Speaking of open networks, the concurrent FCC approval of unlicensed use of “white spaces” (the unused frequencies between broadcast digital TV channels) is being hailed by proponents — including Google — as the birth of “Wi-Fi on steroids.” The reality is that these white spaces can be used with with Wi-Fi, WiMax, or WiAnything (though power levels may be limited to cut down on signal interference). This decision has cellular carriers howling in disgust at what appears to be a free giveaway of valuable airwaves (seeing as how they had to pay for theirs), but their cries are falling on deaf ears. This is an enormous opportunity for small regional WiMax carriers to come out of the woodwork, a trend that will no doubt be encouraged by the FCC.

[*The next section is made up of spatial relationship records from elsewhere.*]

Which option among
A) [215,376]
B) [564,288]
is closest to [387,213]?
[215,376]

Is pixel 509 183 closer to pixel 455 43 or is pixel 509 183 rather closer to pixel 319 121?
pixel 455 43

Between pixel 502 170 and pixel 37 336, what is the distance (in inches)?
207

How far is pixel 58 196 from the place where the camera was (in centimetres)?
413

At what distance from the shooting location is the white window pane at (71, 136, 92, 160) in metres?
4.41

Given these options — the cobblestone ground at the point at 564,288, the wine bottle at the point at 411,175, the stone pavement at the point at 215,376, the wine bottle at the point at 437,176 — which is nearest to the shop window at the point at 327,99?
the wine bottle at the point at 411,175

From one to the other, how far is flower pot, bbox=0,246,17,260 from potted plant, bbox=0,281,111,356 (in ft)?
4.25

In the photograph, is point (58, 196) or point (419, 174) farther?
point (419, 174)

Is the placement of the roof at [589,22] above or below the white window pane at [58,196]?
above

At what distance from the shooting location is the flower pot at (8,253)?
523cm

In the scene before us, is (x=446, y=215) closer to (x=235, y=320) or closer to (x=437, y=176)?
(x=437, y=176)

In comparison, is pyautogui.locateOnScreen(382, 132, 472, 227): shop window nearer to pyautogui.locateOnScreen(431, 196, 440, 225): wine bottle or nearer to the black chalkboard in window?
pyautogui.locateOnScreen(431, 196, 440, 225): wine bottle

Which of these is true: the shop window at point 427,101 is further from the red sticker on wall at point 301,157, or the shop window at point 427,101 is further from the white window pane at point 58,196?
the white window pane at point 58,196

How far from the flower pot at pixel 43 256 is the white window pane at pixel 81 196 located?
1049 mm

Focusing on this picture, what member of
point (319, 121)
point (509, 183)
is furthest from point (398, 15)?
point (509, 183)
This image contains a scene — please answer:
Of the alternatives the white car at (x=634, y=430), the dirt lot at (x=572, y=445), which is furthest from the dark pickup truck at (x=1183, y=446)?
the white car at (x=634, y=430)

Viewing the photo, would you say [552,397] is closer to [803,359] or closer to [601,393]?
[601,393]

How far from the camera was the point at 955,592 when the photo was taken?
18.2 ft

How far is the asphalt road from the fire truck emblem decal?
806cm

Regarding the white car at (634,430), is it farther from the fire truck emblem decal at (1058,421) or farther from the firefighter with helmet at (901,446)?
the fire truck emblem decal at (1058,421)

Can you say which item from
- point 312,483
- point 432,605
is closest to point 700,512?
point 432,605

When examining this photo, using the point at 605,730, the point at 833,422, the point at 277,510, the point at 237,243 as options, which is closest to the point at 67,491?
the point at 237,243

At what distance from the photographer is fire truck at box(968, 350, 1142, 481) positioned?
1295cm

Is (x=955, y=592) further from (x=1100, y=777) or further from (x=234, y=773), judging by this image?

Finally, the $28 billion merger of Verizon and Alltel looks like a clear win for the cellular team — and probably is. But the consolidation will also mean less competition in the field and fewer alternatives for consumers, making WiMax a more attractive option. WiMax operators could really capitalize on this opportunity if they push the envelope on opening networks to more devices and applications, and by controlling their prices.
Meanwhile, the number of WiMax networks in existence is starting to grow globally. Right now, the total is 126, according to Telegeography Research, though that figure includes fixed networks (home Internet access, for example). Fixed networks make good economic sense for rural regions and developing countries — competing with DSL and cable modems — but should not be lumped in with mobile WiMax networks, which vie for cellular customers. Nonetheless, the expansion of both types of WiMax will help drive down the cost of the technology in the long run. Intel has also announced plans to include WiMax in its next-generation Centrino platform. This will cut the cost of device chips in laptops and handsets, but won’t make new base station equipment any less pricey.
Facing pressure from both licensed and unlicensed operators using WiMax, the big cellular carriers are rushing to become more open and available. But their decades-old mentality of testing, quality control, protection and interference concerns may be hard to shake. Sure, the major carriers are big and can buy cheap, but they move slow. And it’s hard to deny that team WiMax just got three big boosts from the FCC. They should do all they can to power ahead before the battleships start to turn.
Paul Grim is a general partner at SunBridge Partners, the U.S. affiliate of Japan-based SunBridge Corporation. Previous investments include Allen Technology, Eclipse Aviation and Salesforce.com. Prior to co-founding SunBridge, Paul served as general partner at Equitek Capital and spent ten years in Europe at Gemini Consulting and IBM.